Snowy weather and potential travel difficulties could add to a challenging visit to the Pacific Northwest this weekend for Pac-12 Conference men's basketball co-leaders Cal and Stanford.
Because of the league's new, unbalanced schedule, made to accommodate two additional teams, this will be the only shot the Golden Bears and Cardinal get against Washington, which is one-half game back in the standings and poised to overtake both Bay Area teams.
"Coach (Mike Montgomery) said right after the game (Saturday), we don't get these guys at home," Cal point guard Justin Cobbs said. "So we should go out there with a little chip on our shoulder."
And a warm coat.
Cal (15-4, 5-1 Pac-12) faces the Huskies (11-6, 4-1) on Thursday in Seattle, with Stanford (15-3, 5-1) taking on Washington State (9-8, 1-4) in Pullman. The teams swap opponents on Saturday after making cross-state treks.
The Washington trip always is among the league's most difficult because of logistics and because the Huskies are so good at home. Fueled by an excitable student section, UW is 7-3 vs. Cal and 8-2 vs. Stanford over the past 10 years in Seattle.
Just getting there this weekend will be a chore, Stanford coach Johnny Dawkins said this week.
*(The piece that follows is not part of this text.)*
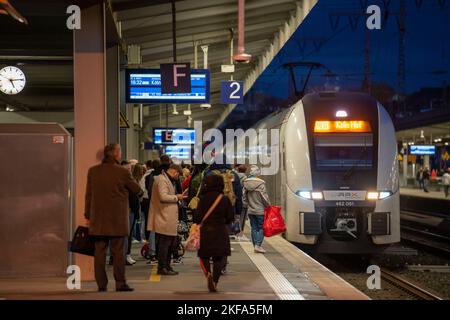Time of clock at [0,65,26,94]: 5:14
Both areas were hit by snow Wednesday and the forecast is for more Thursday.
"We go into environments where it's not going to be perfect," said Dawkins, whose team was scheduled to travel Wednesday night from
Pac-12 teams are playing an 18-game conference schedule this season, but each school will miss one trip and one homestand against another set of travel partners on a rotating yearly basis.
Cal and Stanford miss the Arizona trip this season, meaning they avoid playing a good Arizona team in the oppressive atmosphere of McKale Center in Tucson. But the Bears and Cardinal also miss an Arizona State team near the bottom of the standings.
Which Pac-12 team has the roughest road this season is a matter of perspective.
"I think we started out with one of the tougher trips in the league," said Colorado coach Tad Boyle, whose team arrived in the Bay Area last week with a 3-0 conference record, then lost twice.
Cal is 13-0 at home this season, Stanford 11-1.
Oregon State coach Craig Robinson said Washington remains the toughest trip because it requires a flight between games. But Robinson pointed out that the Beavers don't have to travel to Colorado and Utah. The league's newcomers believe they have a secret weapon: Altitude. Boulder, Colo., sits at 5,430-foot elevation, and Salt Lake City is 4,226 feet above sea level.
Los Angeles typically has posed a challenge because UCLA is a perennial contender in the conference. But the Bruins are playing most of their games this year at the decrepit Los Angeles Sports Arena while Pauley Pavilion is renovated.
Washington State's Ken Bone said that bad weather in Pullman is a double-edged sword and not merely a hindrance to visiting teams. Many WSU fans live 80 miles away in Spokane, and Bone said, "We probably don't get as good of crowds when there's snowing falling or a chance of ice on the roads."
Montgomery said coaches can drive themselves crazy trying to dissect all the road scenarios. The bottom line, he said: "Nothing you can do and no point worrying about it."